Blind Date
- First edition
- Author: R.L. Stine
- Language: English
- Genre: horror young adult
- Publisher: Point Horror Scholastic Inc.
- Publication date: 1986
- Publication place: United States
- ISBN: 0590403265 (First edition)
- OCLC: 748825861

= Blind Date (novel) =

1986 young adult novel by R.L. Stine

Blind Date is a 1986 young adult horror fantasy novel by R.L. Stine, and while written as a standalone, it was published as the first book in Scholastic's Point Horror series. The story follows Kerry, a young man who becomes obsessed with the sexy voice of a woman on his telephone despite having never seen her.

==Publication==
Blind Date was one of R.L. Stine's first horror genre novels for young adults, written as a standalone prior to Stine's 1990s fame due to his Goosebumps book series (which was written for much younger readers).
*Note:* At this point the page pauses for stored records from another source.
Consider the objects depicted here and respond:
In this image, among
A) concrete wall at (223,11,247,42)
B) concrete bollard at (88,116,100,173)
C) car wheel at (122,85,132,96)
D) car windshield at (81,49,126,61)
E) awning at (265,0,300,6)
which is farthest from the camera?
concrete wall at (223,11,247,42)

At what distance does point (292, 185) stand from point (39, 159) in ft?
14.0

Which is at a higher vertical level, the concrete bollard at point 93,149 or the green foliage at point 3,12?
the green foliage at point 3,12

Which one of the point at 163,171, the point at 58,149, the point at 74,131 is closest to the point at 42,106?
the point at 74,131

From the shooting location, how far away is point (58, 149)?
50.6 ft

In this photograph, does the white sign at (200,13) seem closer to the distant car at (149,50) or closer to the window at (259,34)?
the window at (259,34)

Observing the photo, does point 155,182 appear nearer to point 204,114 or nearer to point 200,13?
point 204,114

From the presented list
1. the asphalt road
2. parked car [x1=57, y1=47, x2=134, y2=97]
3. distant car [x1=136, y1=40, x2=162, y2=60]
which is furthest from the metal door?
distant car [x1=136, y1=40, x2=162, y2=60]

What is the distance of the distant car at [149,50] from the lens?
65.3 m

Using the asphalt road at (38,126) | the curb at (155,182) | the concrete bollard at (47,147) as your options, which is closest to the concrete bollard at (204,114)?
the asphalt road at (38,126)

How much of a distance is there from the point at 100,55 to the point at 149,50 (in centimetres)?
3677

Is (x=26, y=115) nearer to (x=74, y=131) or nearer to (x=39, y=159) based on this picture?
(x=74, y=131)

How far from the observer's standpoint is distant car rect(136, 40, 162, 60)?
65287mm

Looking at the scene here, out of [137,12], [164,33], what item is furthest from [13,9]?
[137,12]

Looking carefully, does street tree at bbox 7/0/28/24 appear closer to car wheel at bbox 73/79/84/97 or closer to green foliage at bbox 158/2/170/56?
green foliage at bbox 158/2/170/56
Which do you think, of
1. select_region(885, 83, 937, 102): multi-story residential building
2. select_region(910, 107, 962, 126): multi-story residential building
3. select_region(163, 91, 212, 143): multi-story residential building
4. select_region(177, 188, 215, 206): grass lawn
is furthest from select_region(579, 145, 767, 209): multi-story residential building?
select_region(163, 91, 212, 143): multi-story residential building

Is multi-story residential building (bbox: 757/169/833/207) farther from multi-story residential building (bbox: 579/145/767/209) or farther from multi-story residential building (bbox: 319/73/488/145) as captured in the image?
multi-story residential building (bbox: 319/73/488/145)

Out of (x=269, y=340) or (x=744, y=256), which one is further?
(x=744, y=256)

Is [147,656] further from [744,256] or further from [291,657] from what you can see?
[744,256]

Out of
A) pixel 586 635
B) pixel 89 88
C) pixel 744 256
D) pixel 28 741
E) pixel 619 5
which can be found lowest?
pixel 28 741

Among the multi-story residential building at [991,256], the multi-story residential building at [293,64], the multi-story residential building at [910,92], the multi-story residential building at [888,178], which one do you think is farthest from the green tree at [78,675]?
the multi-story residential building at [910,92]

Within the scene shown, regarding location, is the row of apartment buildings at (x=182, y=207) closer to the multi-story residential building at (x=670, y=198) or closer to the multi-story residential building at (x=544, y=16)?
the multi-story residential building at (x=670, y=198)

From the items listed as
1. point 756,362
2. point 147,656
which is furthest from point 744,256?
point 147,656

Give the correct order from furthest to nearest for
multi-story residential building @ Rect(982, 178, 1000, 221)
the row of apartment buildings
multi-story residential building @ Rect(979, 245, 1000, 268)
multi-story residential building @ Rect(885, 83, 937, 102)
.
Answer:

According to Stine, his publisher, Jean Feiwel, requested that he write the book after a feud with another author. Stine stated in an article for Time magazine, "I didn't know what she [Feiwel] was talking about. What is a horror novel for teenagers? So I had to run to the bookstore and buy up a whole bunch of books by Lois Duncan and Christopher Pike and see. Then I wrote this book, Blind Date. It was a number one best seller. I thought, wait a minute, forget the funny stuff — kids like to be scared. I've been scary ever since." The book was published in various print formats between 1986 (the year of the first edition's release) into the 2010s.

==Influence==
Blind Date launched the Point Horror series, a Scholastic imprint brand by various authors and one of the first Scholastic brands to cater to the young adult horror genre. Stine has also often credited Blind Date as his transition from writing comedy to writing horror, as Blind Date was his debut horror novel.

==Reception==
Blind Date received mixed reviews from critics. Publishers Weekly stated "though the plot is convoluted and some details are stomach-churning, Stine moves the story along, handling the red herrings with finesse." Lisa Marie Bowman of Through the Shattered Lens said "the story goes from one strange development to another. It makes for a kind of weird story that doesn't always make sense but it is compulsively readable. And really, that's the thing with the work of both Christopher Pike and R.L. Stine. You don't reread these books because they're particularly scary or even that well-written. You read them because they're just so damn strange. It's never enough to have just one twist. Instead, there has to be a dozen twists and if they don't really seem to make sense or go together ... well, so what? That's what life's like when you're a teenager, right? It may not always make sense. It may not always turn out the way you want. But it's still something you miss once it's gone."